Chapter 1 - The Debt Ledger
The grease at Gallowgate Yard didn’t wash off.
It settled into the deep, cross-hatched cuts on Thomas’s palms, hardening into the lines of the skin until his hands looked less like flesh and more like blackened dock-maps. Even after lye-water and pumice stone, the residue remained buried in the creases around the knuckles.
The smell followed him home.
Wet coal.
Sulfur.
River-brine.
Hot iron cooled too quickly.
It lived in the stitching of his coat and the cracked grain of his boots.

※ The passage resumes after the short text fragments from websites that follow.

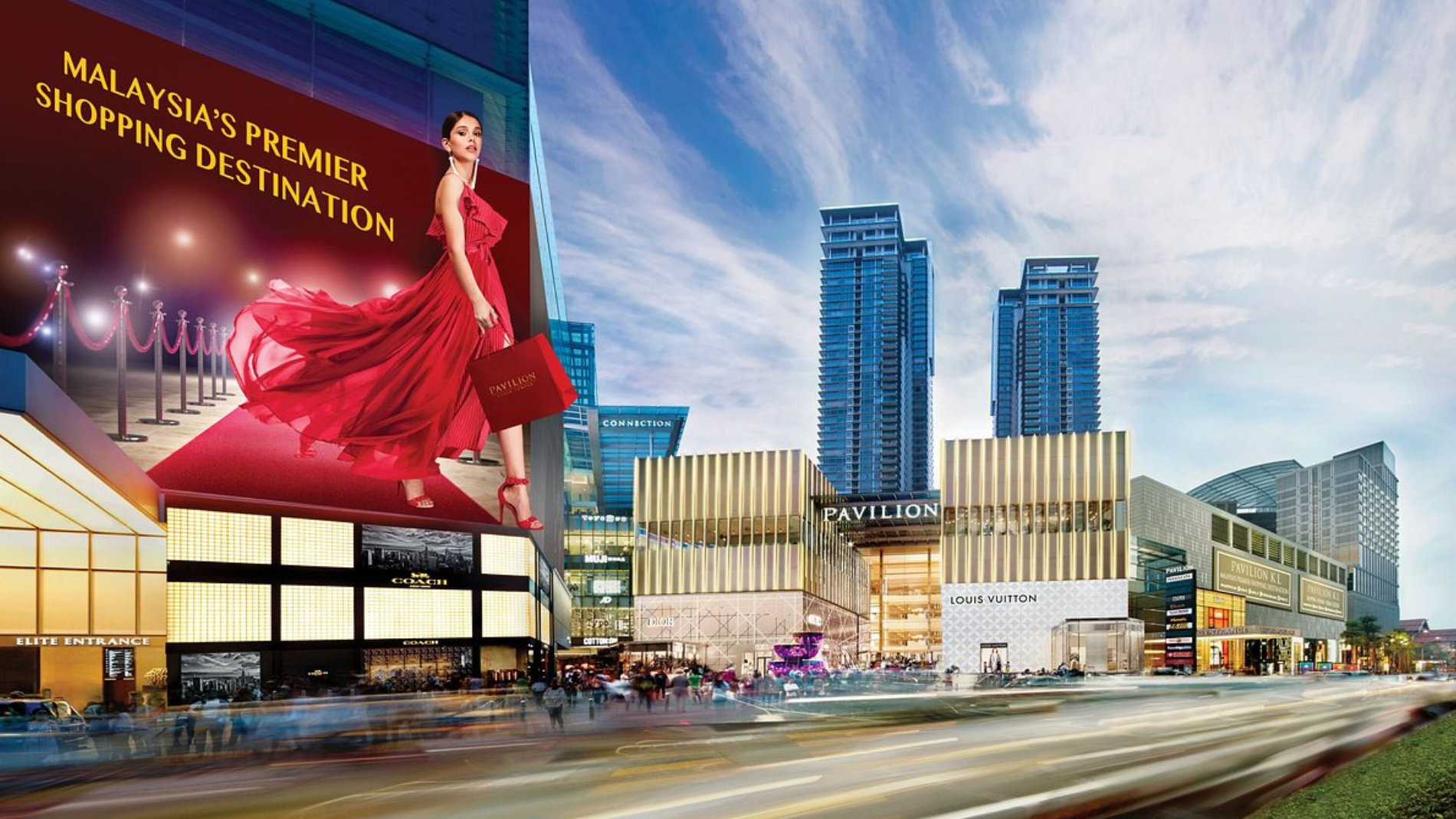 Pavilion Kuala Lumpur, one of Malaysia’s premier shopping destinations, featuring modern façades and a large luxury fashion billboard.
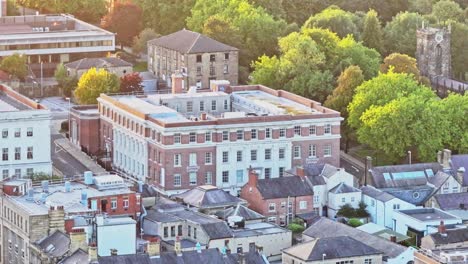 Drone-ascends-city-centre-of-Barnsley,-classic-English-town-with-bright-sunlight-spread-across-historic-buildings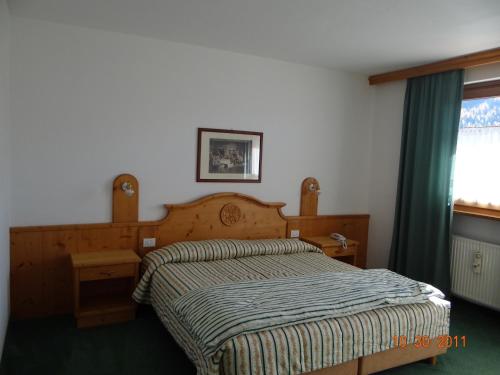 a bedroom with a bed with a wooden headboard and a window at Hotel Mondeval in Selva di Cadore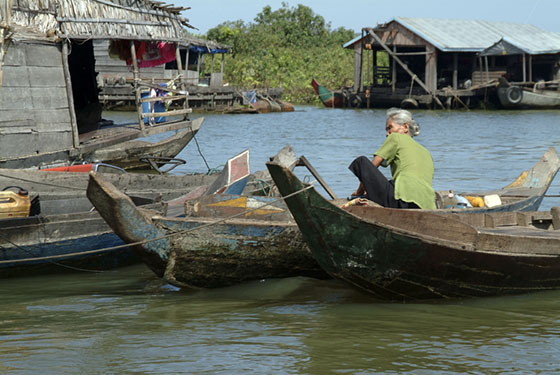 Cambodia-Tonle Sap Lake-Wisdom in a boat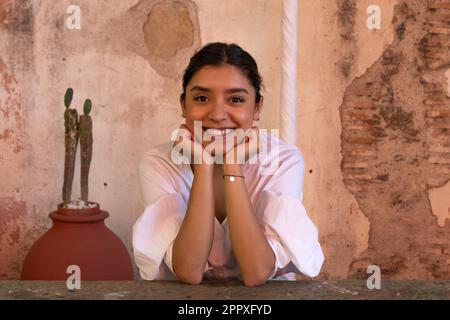 Positive young female in casual clothes smiling and touching chin while sitting at table with green plants and old wall outdoors and looking at camera Stock Photo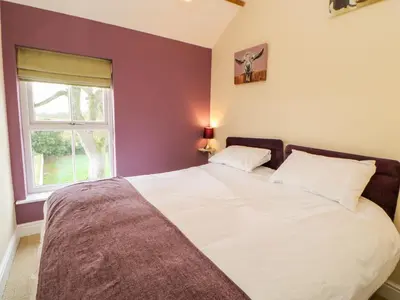 a bedroom with a large bed with a window at Tight Lyne Cottage in Carlisle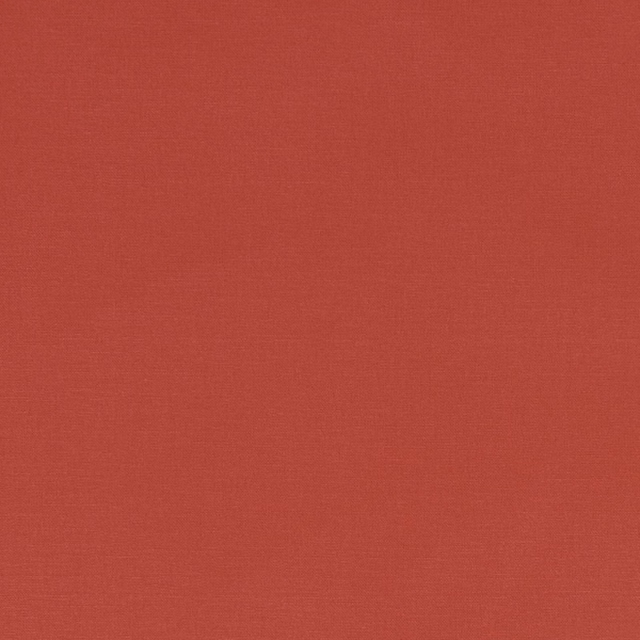 Close-up of warm brick-red Alora fabric with a fine, even woven texture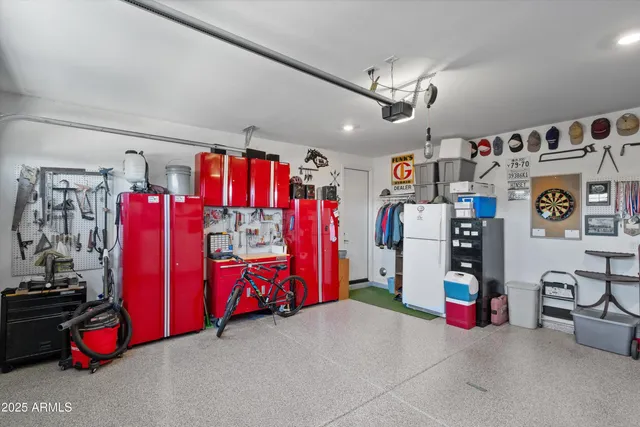 a swimming pool with outdoor seating and yard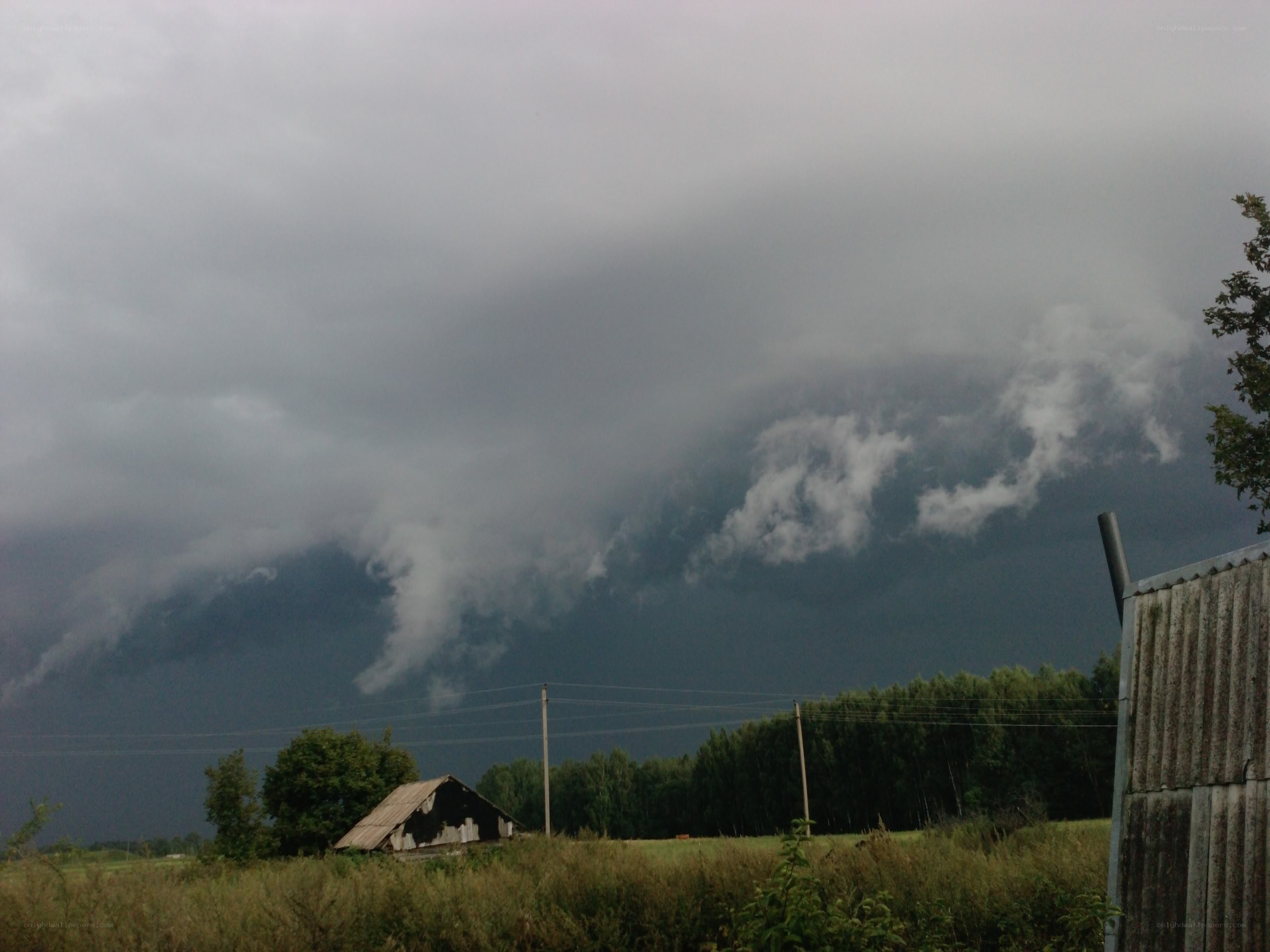 Storm clouds over rural landscape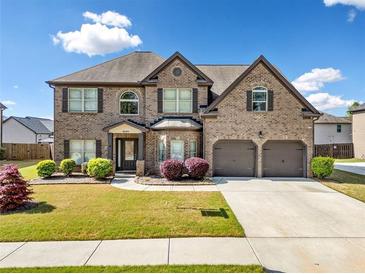 Charming two-story brick home with a well-manicured lawn, two-car garage, and inviting curb appeal at 4689 Shire Dr, Lithonia, GA 30038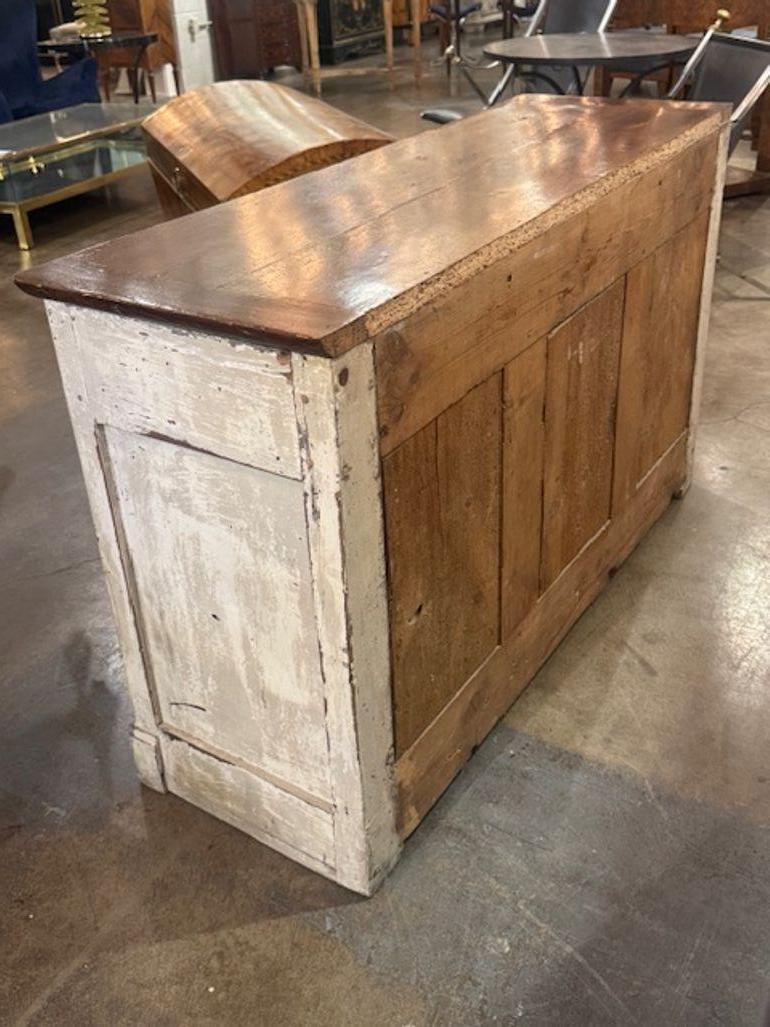 The 18th century carved and painted  oak French buffet is a stunning piece of furniture that adds a real touch of charm to any home. This beautiful sideboard showcases traditional French craftsmanship and design, making it a timeless addition to any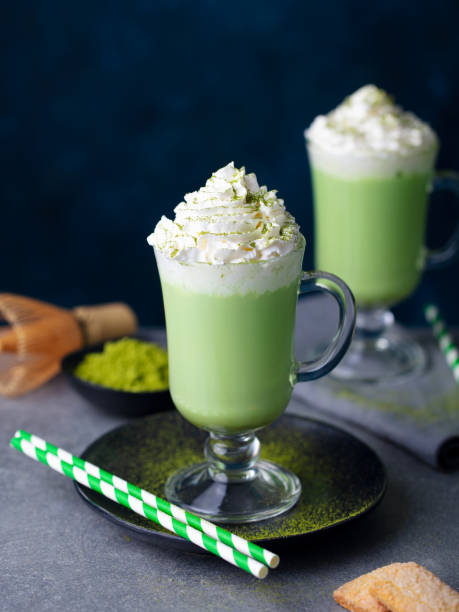 istock Matcha green tea latte with whipped cream. Dark blue background. Close up. 2196969474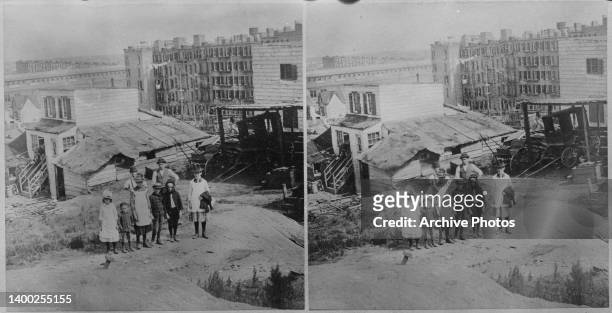 Stereoscopic image showing a group of people posing among the slums of 'Mackerelville,' the area that later became the East Village in the borough of...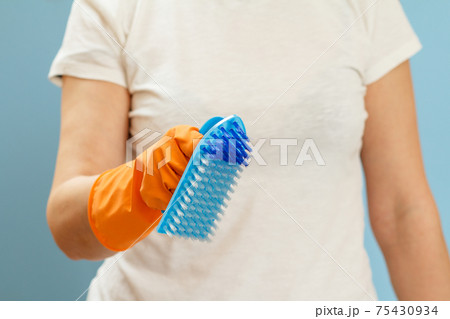 Woman holding a plastic brush on a blue background. Woman holding a plastic brush on a blue background. 75430934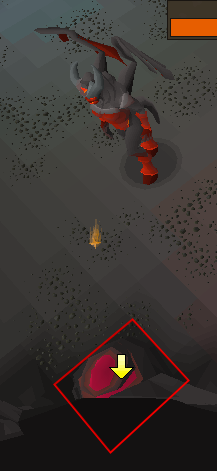 A glowing rock attacked by Zalcano with a tile highlight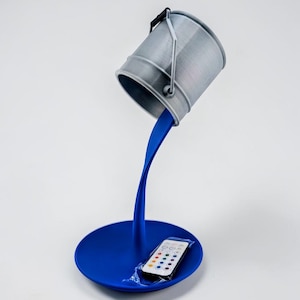 May include: A unique desk lamp featuring a gray bucket seemingly pouring blue paint. The paint flows down to form the lamp's stand and base. A remote control sits on the base. The lamp is a creative home decor item.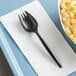 A black Remcoda plastic spork on a white napkin next to a bowl of macaroni and cheese.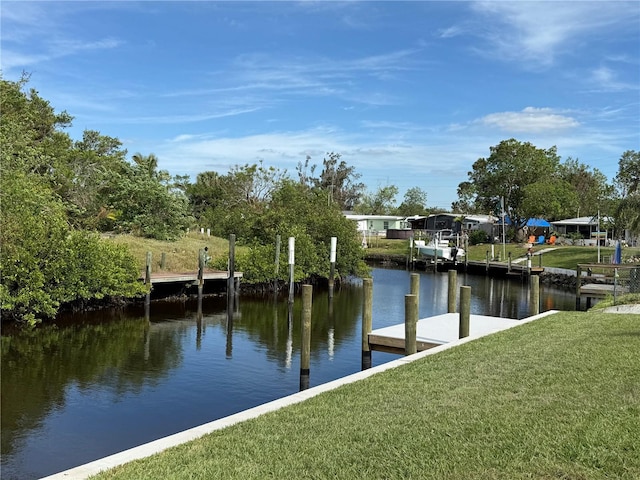 dock area featuring a lawn and a water view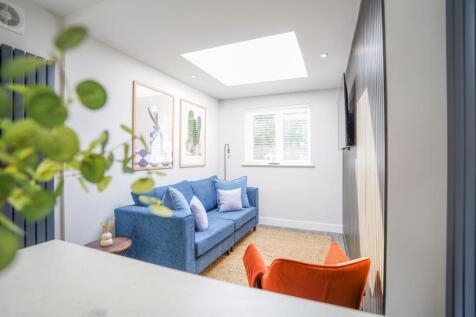 Bright and modern living room featuring a cozy ...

It rose from him in the damp heat of the tenement stairwell as he climbed toward the third floor, one hand dragging against the splintered rail for balance.
Below him, somewhere deeper in the building, a child coughed wetly through the wall-plaster.
Above, pipes knocked inside the masonry with the tired, hollow rhythm of exhausted machinery.
Thomas reached the landing and paused outside the door.
The muscles in his shoulders throbbed with the deep ache that came from holding a twelve-pound sledge against anchor housings for an entire shift. His wrists were swollen beneath the cuffs. When he flexed his fingers, he felt the stiffness pulling through the tendons like badly seated rivets.
Inside the room, water sloshed heavily against metal.
He pushed the door open.
The tenement room was hot with steam from the wash-tub. Condensation gathered on the inside of the single warped window and ran downward in gray streaks through the soot on the glass.
Mary stood over the tub with both forearms buried in cloudy lye-water.
The skin around her wrists was raw and pale where the chemicals had eaten through the upper layers. A piece of rusted wire pinned her hair into a loose knot at the back of her head. Damp strands clung to her temples.
She didn’t look up.
“Thomas.”
Her voice carried the gravelly grind of the steam-hammers from the canvas works. Everyone in Gallowgate spoke like machinery eventually. The Yard trained softness out of the throat.
Thomas stepped inside and shut the door behind him.
The room smelled faintly of boiled cabbage and wet iron.
Near the hearth, a pair of small red wool shoes sat drying beside the firebox.
He looked away from them automatically.
“The clerk was at the gate,” Mary said.
Thomas unbuckled his leather apron.
The hide had stiffened from years of oil-sparks and furnace heat. When he dropped it onto the chair beside the table, it landed with a heavy, dead sound.
Mary kept scrubbing.
“The one with the ink-horn,” she continued. “Blue coat. Narrow face.”
Thomas crossed toward the basin in the corner and splashed water over his hands. The liquid instantly turned gray-black around his fingers.
“What did he want?”
“The tithe-lease.”
The words settled heavily into the room.
Thomas dried his hands slowly on a hanging rag.
Outside, somewhere beyond the tenement wall, the evening shift-bell rang across the Yard.
A deep iron note.
Mary finally stopped scrubbing.
She lifted her arms from the wash-tub. Water streamed from her sleeves back into the basin.
“Because the timber crane repairs were cancelled,” she said quietly, “your hours don’t clear the balance anymore.”
Thomas stared at the floorboards.
The boards nearest the hearth had warped upward from years of damp. Soot had settled into the cracks like black frost.
“How much?”
Mary looked at him then.
Her eyes were exhausted in a way sleep never fixed.
“It’s not coin anymore, Thomas.”
The steam from the wash-tub drifted between them.
“They’re calling it a deficit of form.”
Thomas felt something tighten low in his chest.
Mary wiped her wet hands slowly against her apron.
“They’re claiming the work didn’t match the schedule. Article five.”
She swallowed.
“It’s a debt that only the Forge can settle.”